Why does Verizon offer discounts to employees of so many companies?

Verizon has a very long list of large companies whose employees they give discounts to. Why do they do it? Are they all companies Verizon owns stock in? I can’t imagine how they would benefit if I left my job at a local IT company to work for Cisco or Microsoft.

We can get discounts from AT&T or Verizon because my employer has large contracts with them for mobile phone services. It’s possible that these contracts may include a discount for employee’s personal cell phones.

Because of competition.

Other cell phone companies offer such discounts under the same circumstances to get business. If Verizon chose to not do the same, they’d be waving goodbye to the opportunity to have those customers.

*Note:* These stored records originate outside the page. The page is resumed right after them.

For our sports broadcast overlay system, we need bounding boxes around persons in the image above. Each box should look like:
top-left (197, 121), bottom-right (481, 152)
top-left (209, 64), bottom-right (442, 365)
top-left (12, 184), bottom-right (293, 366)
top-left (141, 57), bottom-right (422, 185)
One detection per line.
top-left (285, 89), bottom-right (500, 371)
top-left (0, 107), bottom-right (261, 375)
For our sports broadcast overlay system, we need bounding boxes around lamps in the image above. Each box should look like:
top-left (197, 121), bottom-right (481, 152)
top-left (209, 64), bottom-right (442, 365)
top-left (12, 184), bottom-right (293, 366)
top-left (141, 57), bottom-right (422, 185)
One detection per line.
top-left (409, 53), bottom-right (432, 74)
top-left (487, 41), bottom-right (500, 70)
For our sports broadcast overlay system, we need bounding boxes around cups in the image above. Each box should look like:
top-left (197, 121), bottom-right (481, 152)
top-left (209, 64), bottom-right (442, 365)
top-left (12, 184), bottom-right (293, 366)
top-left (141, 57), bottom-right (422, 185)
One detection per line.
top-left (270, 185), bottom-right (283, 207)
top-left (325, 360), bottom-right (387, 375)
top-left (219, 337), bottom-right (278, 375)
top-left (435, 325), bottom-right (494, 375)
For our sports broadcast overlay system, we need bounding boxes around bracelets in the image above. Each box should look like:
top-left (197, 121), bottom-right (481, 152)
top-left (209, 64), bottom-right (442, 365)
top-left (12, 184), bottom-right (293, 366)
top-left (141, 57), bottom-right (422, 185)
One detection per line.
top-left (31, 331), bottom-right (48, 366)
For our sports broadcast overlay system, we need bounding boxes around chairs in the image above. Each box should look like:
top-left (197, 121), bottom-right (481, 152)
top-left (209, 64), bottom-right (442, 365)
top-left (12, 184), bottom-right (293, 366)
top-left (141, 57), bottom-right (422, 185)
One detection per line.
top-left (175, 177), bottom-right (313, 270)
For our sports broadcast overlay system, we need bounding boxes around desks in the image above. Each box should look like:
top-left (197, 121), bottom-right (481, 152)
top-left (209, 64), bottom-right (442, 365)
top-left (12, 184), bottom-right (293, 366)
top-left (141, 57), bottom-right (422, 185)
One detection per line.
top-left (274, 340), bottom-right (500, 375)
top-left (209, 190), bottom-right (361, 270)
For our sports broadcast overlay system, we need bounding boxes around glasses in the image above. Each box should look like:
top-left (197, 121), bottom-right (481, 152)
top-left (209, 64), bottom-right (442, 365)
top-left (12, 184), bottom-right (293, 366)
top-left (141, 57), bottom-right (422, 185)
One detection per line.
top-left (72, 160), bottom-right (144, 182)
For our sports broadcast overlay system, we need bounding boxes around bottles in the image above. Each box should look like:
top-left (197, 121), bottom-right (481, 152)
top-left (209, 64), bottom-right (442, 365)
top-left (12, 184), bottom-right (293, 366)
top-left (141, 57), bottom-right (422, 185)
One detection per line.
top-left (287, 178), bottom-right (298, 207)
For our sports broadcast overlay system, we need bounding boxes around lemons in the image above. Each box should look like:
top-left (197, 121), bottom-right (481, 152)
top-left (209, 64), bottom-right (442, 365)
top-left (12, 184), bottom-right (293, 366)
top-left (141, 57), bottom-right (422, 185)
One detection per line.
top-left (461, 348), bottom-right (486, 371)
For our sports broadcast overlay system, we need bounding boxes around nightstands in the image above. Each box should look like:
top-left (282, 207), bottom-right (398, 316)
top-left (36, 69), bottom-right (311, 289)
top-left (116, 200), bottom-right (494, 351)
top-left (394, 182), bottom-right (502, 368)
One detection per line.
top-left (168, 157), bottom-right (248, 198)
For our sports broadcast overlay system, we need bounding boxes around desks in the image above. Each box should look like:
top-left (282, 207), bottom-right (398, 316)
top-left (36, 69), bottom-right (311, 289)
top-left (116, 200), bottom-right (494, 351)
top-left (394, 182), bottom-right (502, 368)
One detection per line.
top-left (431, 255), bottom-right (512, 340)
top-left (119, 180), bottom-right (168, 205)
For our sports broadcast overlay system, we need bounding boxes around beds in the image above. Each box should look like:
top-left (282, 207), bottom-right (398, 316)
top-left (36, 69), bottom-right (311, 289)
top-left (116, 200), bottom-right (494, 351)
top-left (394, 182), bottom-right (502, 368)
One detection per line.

My large employer has the same arrangement with three carriers, take your pick. Each of the three wish to be considered, we’re nearly 50,000 employees in total. That’s a lot of potential customers when you consider it can be used for family member accounts in the employee’s name too.

Because the marginal cost of additional subscribers is very, very, very small, but there is a limited pool of people from whom all companies have to draw on. They have to charge some rate to pay off their fixed costs and investors based on how many customers they expect to have, but they can definitely charge less if they know they’re guaranteed many more customers.

As other said, competition. Where I work, we get a Verizon discount, because we do a lot of their collections work. I don’t even work in that division, and I get the discount. It’s not something most of the people I work with know about, since they don’t advertise it.